森友再調査問題は「『説明をします』と言っています。それだけです」
―― 最後に、9月8日に高市早苗衆院議員が開いた出馬会見に関連して、2つほどお願いします。1つが、森友学園の再調査問題です。先ほど(9月9日午後)の「バイキングMORE」(フジテレビ)でも指摘されていたように、なかなか国民の皆さんには理解を得られていない印象です。「すでに行われた調査の結果の中で説明するのは大事だが、再調査はしない」という理解をすればいいですか。
岸田: 調査は十分行われ、報告書が出されていると思います。あと裁判をしていますから、裁判の行方も見守らなければならない(編注:自殺した財務省近畿財務局職員の赤木俊夫さんの妻・雅子さんは、真相解明のために国などを相手取って損害賠償を求める訴えを大阪地裁に起こしている)。それでこれから判決が出る、その上で国民の皆さんから納得したかどうかという、いろんな意見が出てくる、必要であれば充分説明させていただく...、これはずっと言ってるわけです。私は調査の話ではなくて、「説明します」ということを申し上げているので、最初から私は「説明します」以外のことは言っておりません。だから、勝手にいろいろな臆測をしたのかもしれませんが、私の言葉を点検していただければ、「説明します。国民の皆さんが納得されることは大事ですね。丁寧な説明を続けます」。それをずっと言い続けていると私は思っていますので、周りの反応は、どうも理解できません。
―― 発言が意図しない形で受け止められている、ということでしょうか。
岸田: よく分かりません。どういうことか分かりません。「説明します」ということを、ずっと言い続けています。
―― 裁判の話が出ました。判決が確定したら...。
岸田: それもやっぱり大事ですよね。日本の国で、強制捜査権を持ってるのは司法だけですから、それを(もとにした)しっかりとした判断が下される、それは大事なポイントになると思います。
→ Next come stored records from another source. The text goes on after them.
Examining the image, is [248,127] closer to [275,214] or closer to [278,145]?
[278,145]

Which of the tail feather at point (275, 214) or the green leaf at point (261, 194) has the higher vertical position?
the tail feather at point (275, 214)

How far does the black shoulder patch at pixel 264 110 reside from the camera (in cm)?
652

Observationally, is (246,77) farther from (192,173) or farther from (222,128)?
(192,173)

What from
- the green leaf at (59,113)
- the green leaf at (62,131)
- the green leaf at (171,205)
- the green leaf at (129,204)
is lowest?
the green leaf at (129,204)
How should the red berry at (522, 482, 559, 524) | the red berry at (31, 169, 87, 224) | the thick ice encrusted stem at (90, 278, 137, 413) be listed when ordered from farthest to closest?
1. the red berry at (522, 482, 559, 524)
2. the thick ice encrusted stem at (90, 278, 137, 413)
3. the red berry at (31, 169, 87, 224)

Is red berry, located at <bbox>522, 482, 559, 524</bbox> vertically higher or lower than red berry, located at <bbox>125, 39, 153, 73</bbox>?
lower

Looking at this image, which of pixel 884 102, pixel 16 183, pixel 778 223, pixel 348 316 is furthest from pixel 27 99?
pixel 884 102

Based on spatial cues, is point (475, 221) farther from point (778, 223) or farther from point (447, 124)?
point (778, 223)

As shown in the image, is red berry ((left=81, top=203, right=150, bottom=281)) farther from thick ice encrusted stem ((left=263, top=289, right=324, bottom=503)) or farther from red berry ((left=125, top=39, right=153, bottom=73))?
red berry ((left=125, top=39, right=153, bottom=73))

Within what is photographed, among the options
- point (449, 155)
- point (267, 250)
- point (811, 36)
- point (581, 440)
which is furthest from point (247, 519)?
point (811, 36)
―― 判決が確定しても(原告から)納得しないという声があった場合、再調査の可能性はありますか。
岸田: 「説明をします」と言っています。それだけです。
―― 高市氏の記者会見では、東京電力福島第1原発の処理水の海洋放出についても話題になりました。高市氏は「さらに日本全体に風評被害を広げてしまう、その可能性があるので、そのリスクがある限り私であれば放出の決断を致しません」と話しました。政府は2023年春に海洋放出を計画していますが、どのように対応しますか。
岸田: 放出しないで済むなら、それもあるのかもしれませんが、今はもう(貯水タンクは)いっぱいいっぱいです。放出しなかったらどうするのか。私はちょっとそれは理解できないので...。これは放出することによって風評被害が出ることが問題になるわけですから。科学的には、普通の原発と比べても、そういった濃度は高くない。それはしっかり説明し、なおかつ風評被害が出てくる可能性があれば、やはり国として国際社会や、あるいは地元に対して説明を繰り返すと同時に風評被害が起こらないような様々な手続きをしていかなければならない。私はそういうことであると思っています。
岸田文雄さん プロフィール
きしだ・ふみお 衆院議員、宏池会会長。1957年生まれ、広島県出身。早稲田大学卒業後、日本長期信用銀行入社。議員秘書を経て、1993年の衆院総選挙で旧広島1区から出馬し初当選。現在9期目。自民党では政調会長、内閣では外務大臣や防衛大臣を務めた。